Avvocato Gallo lei ha definito questa sentenza “un’induzione al turismo procreativo” perchè?
Perchè dice che i cittadini austriaci possono andare in altri Paesi. La Corte sostiene che la legislazione austriaca non vieta di recarsi all’estero per effettuare una fecondazione in vitro. Questo si chiama induzione al turismo procreativo. Per di più emerge una duplice contraddizione in questa sentenza: il principio di uguaglianza riconosciuto dalla Carta europea dei diritti dell’uomo. Vorrei ricordare che la prima sentenza è uscita in piena affermazione degli arti 8 e 14 quelli che parlano di rispetto della vita famigliare e diritto di uguaglianza. In più, sempre nella prima sentenza, dell’aprile del 2010, era chiaramente stabilito che i giudici nelle motivazioni dicevano che lo Stato non ha l’obbligo di legiferare in materia ma qualora lo faccia non deve creare situazioni di discrimine.
La legge austriaca cosa dice?
Che l’eterologa la puoi fare se sei sterile e se sei uomo; se invece sei donna non puoi fare l’eterologa che è consentita solo per le tecniche in vivo e con gamete maschile. Quindi la legge applica un duplice discrimine in base al sesso e alla patologia.

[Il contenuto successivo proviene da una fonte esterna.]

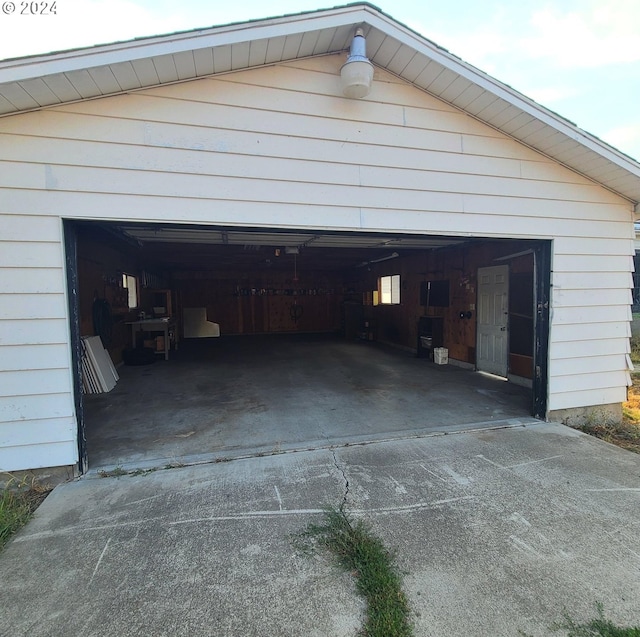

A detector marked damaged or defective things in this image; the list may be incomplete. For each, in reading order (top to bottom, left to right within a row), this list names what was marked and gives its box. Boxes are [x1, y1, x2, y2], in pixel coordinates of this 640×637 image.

crack in concrete [330, 448, 350, 512]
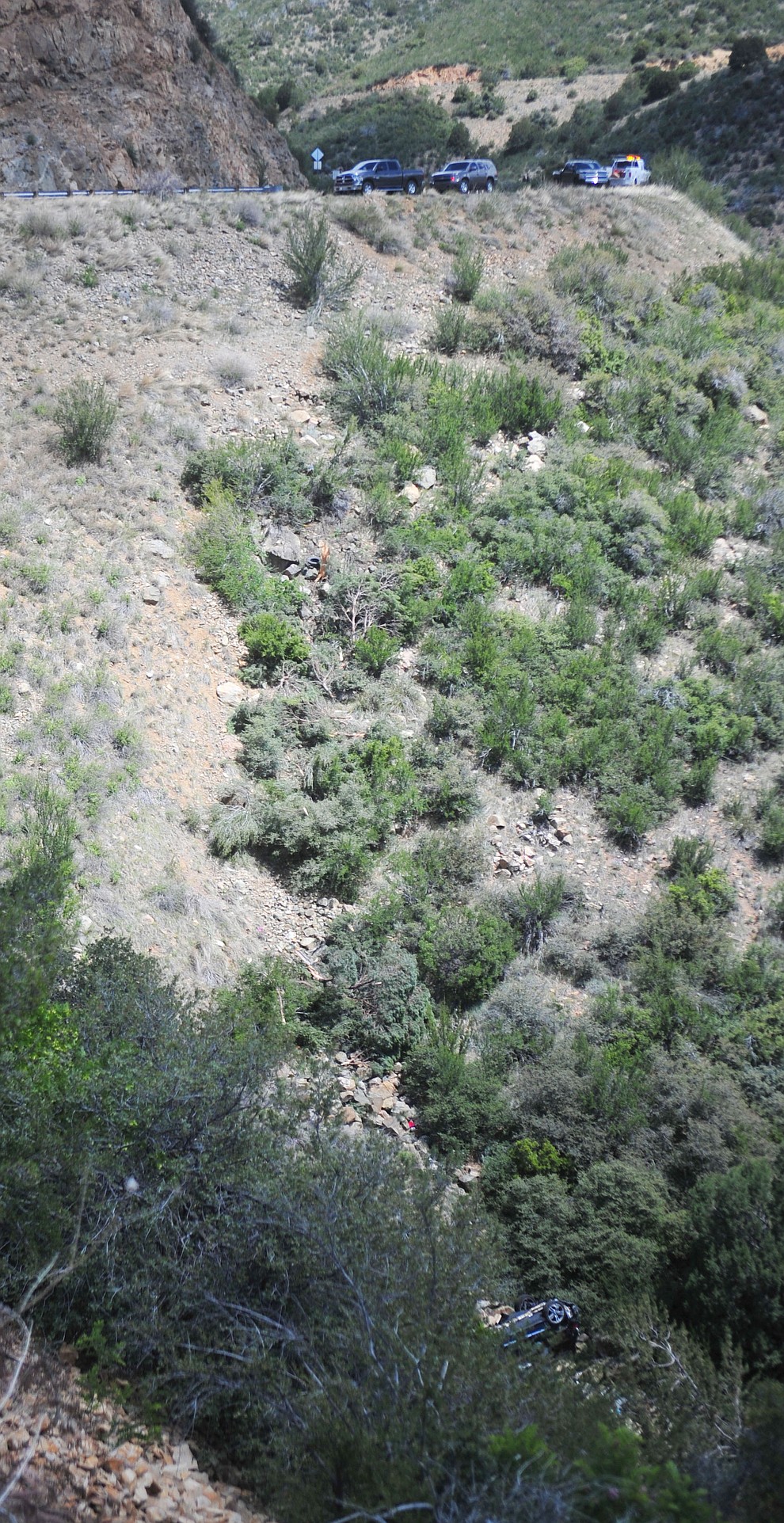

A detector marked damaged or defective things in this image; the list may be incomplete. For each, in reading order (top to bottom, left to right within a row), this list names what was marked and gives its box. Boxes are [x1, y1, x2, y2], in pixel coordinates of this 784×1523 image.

crashed black vehicle [500, 1286, 580, 1350]
overturned car [500, 1286, 580, 1350]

I giudici europei, sovvertendo la precedente sentenza, hanno praticamente detto che la legge austriaca va bene per questo divieto parziale di eterologa ma poi devono essere gli Stati membri a regolare al proprio interno, singolarmente, la fattispecie. Questa sentenza fa una differenza tra la donna che adotta un bambino e la donna che fa l’eterologa. Non era compito dei giudici della Grand Chambreintervenire nel merito di una differenziazione del genere sul tipo di diritto alla genitorialità.

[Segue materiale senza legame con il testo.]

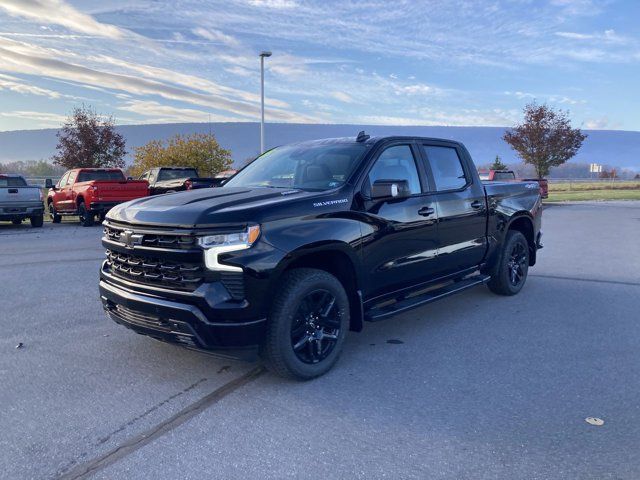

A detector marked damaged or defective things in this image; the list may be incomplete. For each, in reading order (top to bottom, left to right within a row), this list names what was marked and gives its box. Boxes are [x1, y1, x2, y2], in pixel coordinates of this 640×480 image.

pavement crack [55, 366, 264, 478]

A questo punto sorge spontaneo chiedersi come vengono eletti questi giudici, su quali competenze e come nella stessa Corte possono coesistere verdetti talmente differenti
Che valore avrà questa sentenza nel nostro ordinamento?
È vincolante per lo Stato nei confronti di cui viene emessa. Quindi per l’Austria. Io e il mio collega Baldini abbiamo assistito una coppia che si era rivolta all’associazione Luca Coscioni e chiedeva di aver accesso alle tecniche eterologhe a seguito dell’incidente di costituzionalità che è stato sollevato dal tribunale di Firenze. La legge 40 è stata inviata davanti alla Corte Costituzionale per il divieto all’eterologa e sono seguite altre due ordinanze una a Catania e una a Milano per procedimenti analoghi e la Corte Costituzionale ha rinviato l’udienza prevista per settembre a data da destinarsi in attesa di questa sentenza che ci si aspettava dalla Corte europea dei diritti dell’uomo.
Su cosa sarà valutata la legge 40?
Sulla incostituzionalità. In quanto la legge 40 viola il principio di uguaglianza quando dice che si può accedere alla fecondazione assistita se si è infertili o sterili e però se sei sterile non puoi ricevere l’applicazione dell’unica tecnica che potrebbe consentirti di farti avere una gravidanza. Insomma la legge 40 ti fa accedere ma non ti da accesso alla tecnica di cui hai bisogno perchè la vieta adottando una discriminazione. Il divieto però entra in contrasto con art 3, l’art 29, l’art 32 e l’art 2 della Costituzione.